History, Current Standards and Utilization

Mythic Chinese heroes were simultaneously the progenitors of Chinese civilization and medicine. For the last centuries in China, traditional medicine has evolved yet remained rooted in the contending, sometimes conflicting theories of the preceding millennia. Safety, effectiveness, and low cost appear to drive the utilization of Chinese medicine in the West. It is one of the fastest growing forms of health care in the United States.


Historical Origins of Chinese Medicine

Fu Xi invented picture symbols, the rules of marriage, the arts of cooking, music, and the ba gua or eight trigrams, upon which the Yi Jing or Book of Changes is based. The originator of herbal medicine is Shen Nong, the Divine Husbandman and legendary founder of agriculture. Believed to have lived 4600 years ago, he taught the Chinese people how to cultivate plants and identify their healing virtues as well as how to raise livestock. The Shen Nong Ben Cao Jing or Divine Husbandman’s Classic of the Materia Medica is attributed to Shen Nong but was written during the latter Han Dynasty, between 200 and 500 ACE. This text, still in current use, describes the medicinal properties of 252 botanical herbs, 45 minerals, and 67 animal substances. Although there are more than 13,000 substances currently catalogued in the Chinese Materia Medica, physicians routinely use about 500 to 700 of them.

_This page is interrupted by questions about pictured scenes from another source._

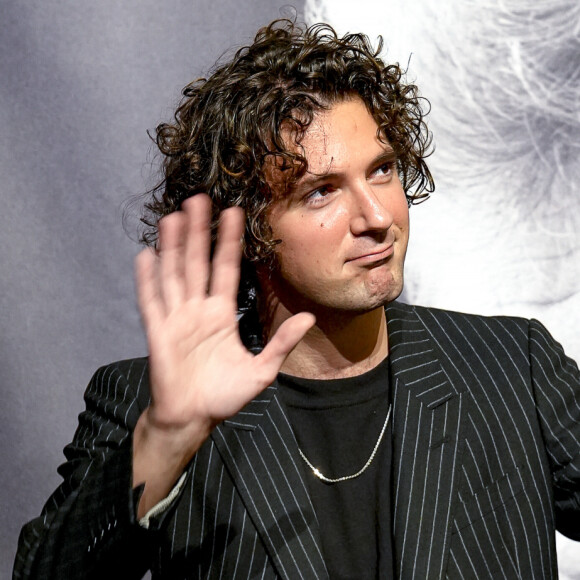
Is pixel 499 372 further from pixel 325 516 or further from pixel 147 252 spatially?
pixel 147 252

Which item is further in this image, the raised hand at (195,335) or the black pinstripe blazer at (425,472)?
the black pinstripe blazer at (425,472)

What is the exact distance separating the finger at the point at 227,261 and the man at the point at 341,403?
0.17 m

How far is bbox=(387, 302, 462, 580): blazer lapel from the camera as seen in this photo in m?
1.40

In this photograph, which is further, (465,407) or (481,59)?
(481,59)

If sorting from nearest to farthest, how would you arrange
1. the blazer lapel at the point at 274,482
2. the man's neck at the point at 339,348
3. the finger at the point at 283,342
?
1. the finger at the point at 283,342
2. the blazer lapel at the point at 274,482
3. the man's neck at the point at 339,348

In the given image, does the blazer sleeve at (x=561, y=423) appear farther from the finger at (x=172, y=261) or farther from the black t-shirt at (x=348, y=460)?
the finger at (x=172, y=261)

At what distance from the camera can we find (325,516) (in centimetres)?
148

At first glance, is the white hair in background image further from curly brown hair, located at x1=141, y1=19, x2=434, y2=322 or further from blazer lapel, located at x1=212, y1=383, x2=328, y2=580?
blazer lapel, located at x1=212, y1=383, x2=328, y2=580

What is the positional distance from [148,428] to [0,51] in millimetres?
1178

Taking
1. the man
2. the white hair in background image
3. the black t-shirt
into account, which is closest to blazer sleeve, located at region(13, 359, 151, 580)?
the man

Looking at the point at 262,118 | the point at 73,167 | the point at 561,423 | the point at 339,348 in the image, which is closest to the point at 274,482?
the point at 339,348

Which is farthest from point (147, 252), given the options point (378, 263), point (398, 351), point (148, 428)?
point (398, 351)

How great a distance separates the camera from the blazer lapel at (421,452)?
4.61ft

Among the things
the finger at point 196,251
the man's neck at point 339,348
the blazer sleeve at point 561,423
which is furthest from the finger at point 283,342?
the blazer sleeve at point 561,423
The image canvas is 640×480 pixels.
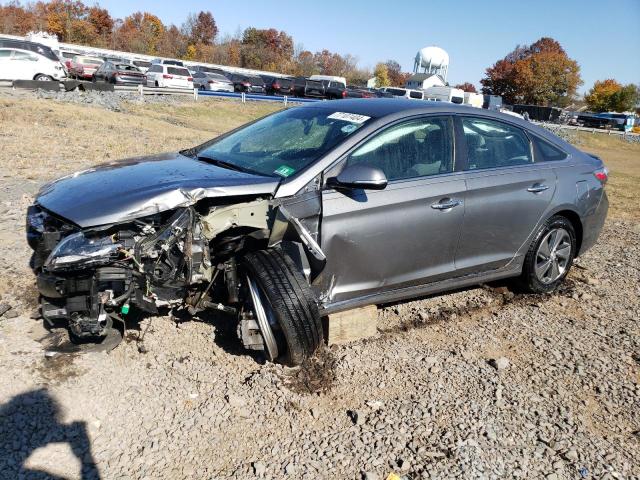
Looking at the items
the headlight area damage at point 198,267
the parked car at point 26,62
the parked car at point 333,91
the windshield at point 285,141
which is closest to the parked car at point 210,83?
the parked car at point 333,91

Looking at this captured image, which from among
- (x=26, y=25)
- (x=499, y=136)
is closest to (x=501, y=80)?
(x=26, y=25)

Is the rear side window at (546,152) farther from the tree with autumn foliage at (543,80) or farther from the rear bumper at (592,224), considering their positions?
the tree with autumn foliage at (543,80)

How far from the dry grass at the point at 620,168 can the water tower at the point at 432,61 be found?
50.1 meters

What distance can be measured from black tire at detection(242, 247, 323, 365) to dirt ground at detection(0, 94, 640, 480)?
0.23 metres

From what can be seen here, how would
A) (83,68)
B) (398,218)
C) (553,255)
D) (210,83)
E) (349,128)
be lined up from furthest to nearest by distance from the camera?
(210,83), (83,68), (553,255), (349,128), (398,218)

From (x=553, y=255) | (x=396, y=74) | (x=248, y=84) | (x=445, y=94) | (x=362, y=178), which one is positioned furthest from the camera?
(x=396, y=74)

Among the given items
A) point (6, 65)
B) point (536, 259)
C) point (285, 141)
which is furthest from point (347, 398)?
point (6, 65)

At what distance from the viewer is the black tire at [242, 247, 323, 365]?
11.2 feet

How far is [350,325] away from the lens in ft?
13.1

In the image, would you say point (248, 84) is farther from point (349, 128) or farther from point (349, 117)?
point (349, 128)

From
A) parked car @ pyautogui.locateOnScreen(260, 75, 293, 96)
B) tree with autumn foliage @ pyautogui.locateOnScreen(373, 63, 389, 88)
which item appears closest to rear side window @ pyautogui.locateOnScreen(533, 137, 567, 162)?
parked car @ pyautogui.locateOnScreen(260, 75, 293, 96)

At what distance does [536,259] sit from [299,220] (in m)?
2.51

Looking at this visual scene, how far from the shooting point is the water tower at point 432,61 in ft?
284

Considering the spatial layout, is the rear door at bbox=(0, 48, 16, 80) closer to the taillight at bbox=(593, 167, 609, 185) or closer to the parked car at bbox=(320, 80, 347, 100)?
the taillight at bbox=(593, 167, 609, 185)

About two thousand years ago, the mythic Yellow Emperor, Huang Di, is said to have produced the Huang-di Nei-jing or Inner Classic of the Yellow Emperor, written over the course of 200 years as a dialogue between himself and his minister Qi Bo, setting forth the systematic theories of Chinese medicine (Understanding Acupuncture, 1999, Stephen Birch and Bob Felt). The Nei Jing describes human harmony with the seasons, advising doctors how to guide patients toward an accord with the natural world. It is divided into two texts: the Su Wen or Fundamental Questions elaborates basic medical concepts, including Yin-Yang, five phases, anatomy, physiology, pathology, and treatment; and the Ling Shu or Spiritual Axis explains the principles of acupuncture. In addition to medicine, Huang Di is said to have taught humankind how to build with wood, weave with silk, and craft boats, wheeled carts, bows and arrows. Disease from this time forth was not simply regarded as a natural cataclysm about which to seek supernatural aid – medicine became a human endeavor, and environmental and behavioral vectors were seen as causes of disease.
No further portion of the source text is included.